Illusion’s End: Erdoğan and Turkey’s Coming Economic Chill
By Gareth H. Jenkins
June 20, 2018
The rapid depreciation in the value of the Turkish Lira since the beginning of 2018 is the product not only of the collapse of any remaining vestiges of investor confidence in the regime of President Recep Tayyip Erdoğan but a symptom of the failure of the ruling Justice and Development Party (AKP) to address the long-standing structural vulnerabilities of the Turkish economy.
BACKGROUND: When the AKP first took office in November 2002, the Turkish economy was already rebounding from the currency collapse of February 2001 and subsequent sharp recession. The Economic Stabilization Program that the outgoing administration had drafted with the IMF, and which was backed by $32 billion in loans from the IMF and World Bank, had steadied the Turkish Lira, reduced inflation and led to an overhaul of the country’s previously poorly regulated banking sector. Turkey’s Gross Domestic Product (GDP) had returned to growth in the first quarter of 2002. It was still growing at the time of the November 2002 general election. But the recovery came too late – and, from the perspective of the electorate, was still insufficiently tangible – to save the most recent of the succession of corrupt and incompetent coalition governments whose policies had led to the crisis. Indeed, none of the parties which had been represented in the previous parliament was able to win any seats in the new assembly. The AKP, which had been founded just 15 months earlier, swept to power with a huge parliamentary majority, making it Turkey’s first single-party government in over a decade.
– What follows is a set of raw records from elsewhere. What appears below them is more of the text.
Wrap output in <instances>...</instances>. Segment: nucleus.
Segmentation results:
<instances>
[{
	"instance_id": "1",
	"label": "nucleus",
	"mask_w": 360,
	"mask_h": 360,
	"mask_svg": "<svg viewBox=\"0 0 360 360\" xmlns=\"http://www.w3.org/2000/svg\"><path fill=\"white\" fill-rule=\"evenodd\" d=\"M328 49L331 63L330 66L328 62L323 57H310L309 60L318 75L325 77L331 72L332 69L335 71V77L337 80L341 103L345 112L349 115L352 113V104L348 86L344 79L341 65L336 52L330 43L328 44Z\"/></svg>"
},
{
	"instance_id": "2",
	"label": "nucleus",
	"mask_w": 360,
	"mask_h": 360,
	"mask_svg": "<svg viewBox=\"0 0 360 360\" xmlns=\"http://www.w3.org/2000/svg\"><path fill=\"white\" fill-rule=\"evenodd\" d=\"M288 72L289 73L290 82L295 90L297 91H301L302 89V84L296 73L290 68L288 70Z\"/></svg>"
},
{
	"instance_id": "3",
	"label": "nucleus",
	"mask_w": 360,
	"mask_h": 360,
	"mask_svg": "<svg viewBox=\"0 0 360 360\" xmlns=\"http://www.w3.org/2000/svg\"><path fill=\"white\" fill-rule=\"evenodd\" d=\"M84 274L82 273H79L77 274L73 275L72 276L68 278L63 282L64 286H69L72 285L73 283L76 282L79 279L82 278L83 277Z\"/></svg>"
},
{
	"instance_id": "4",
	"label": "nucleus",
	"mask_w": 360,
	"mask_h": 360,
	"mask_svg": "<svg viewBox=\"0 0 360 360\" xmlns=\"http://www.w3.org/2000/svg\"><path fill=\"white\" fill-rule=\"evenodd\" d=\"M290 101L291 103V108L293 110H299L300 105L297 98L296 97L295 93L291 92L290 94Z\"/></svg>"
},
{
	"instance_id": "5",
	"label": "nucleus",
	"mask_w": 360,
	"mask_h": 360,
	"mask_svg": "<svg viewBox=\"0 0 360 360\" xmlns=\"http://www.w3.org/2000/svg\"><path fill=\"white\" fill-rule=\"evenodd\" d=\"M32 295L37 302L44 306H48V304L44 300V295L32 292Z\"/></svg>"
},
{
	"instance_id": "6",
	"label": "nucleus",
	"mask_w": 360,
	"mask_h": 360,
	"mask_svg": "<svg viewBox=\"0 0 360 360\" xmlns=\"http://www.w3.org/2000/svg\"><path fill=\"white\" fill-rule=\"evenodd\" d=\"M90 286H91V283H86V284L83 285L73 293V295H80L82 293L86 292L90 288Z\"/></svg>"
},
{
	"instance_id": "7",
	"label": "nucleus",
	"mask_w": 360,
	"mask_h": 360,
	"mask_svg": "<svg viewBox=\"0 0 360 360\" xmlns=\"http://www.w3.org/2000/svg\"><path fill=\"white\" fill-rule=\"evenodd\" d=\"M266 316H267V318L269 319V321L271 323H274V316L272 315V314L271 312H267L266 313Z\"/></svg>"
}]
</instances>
Erdoğan’s appetite for confrontation is a relatively recent phenomenon. During the AKP’s first years in office, when he still feared being ousted by the country’s staunchly Kemalist military, Erdoğan was canny and cautious rather than courageous, hurriedly backing down whenever he feared that the generals might move against him. He also sought protection from abroad by courting the U.S. – which was anxiously looking for “moderate” Muslim allies to refute accusations that its “War on Terror” was anti-Islamic – and the EU, where many naively confused Erdoğan’s known opposition to the Turkish military with a commitment to democratic values. Inside Turkey, he formed a close alliance with the then powerful Gülen Movement and courted Turkey’s ostensibly left-leaning intellectual elite, playing to their vanity and beguiling them with engagement and access to the public domain – with the result that both they and the Gülenists used their foreign language skills to lobby on his behalf. Most importantly, Erdoğan understood that the key to remaining in power long enough to enable the AKP to root itself in the apparatus of state lay in focusing on the same issue that had brought the party to power, namely the economy.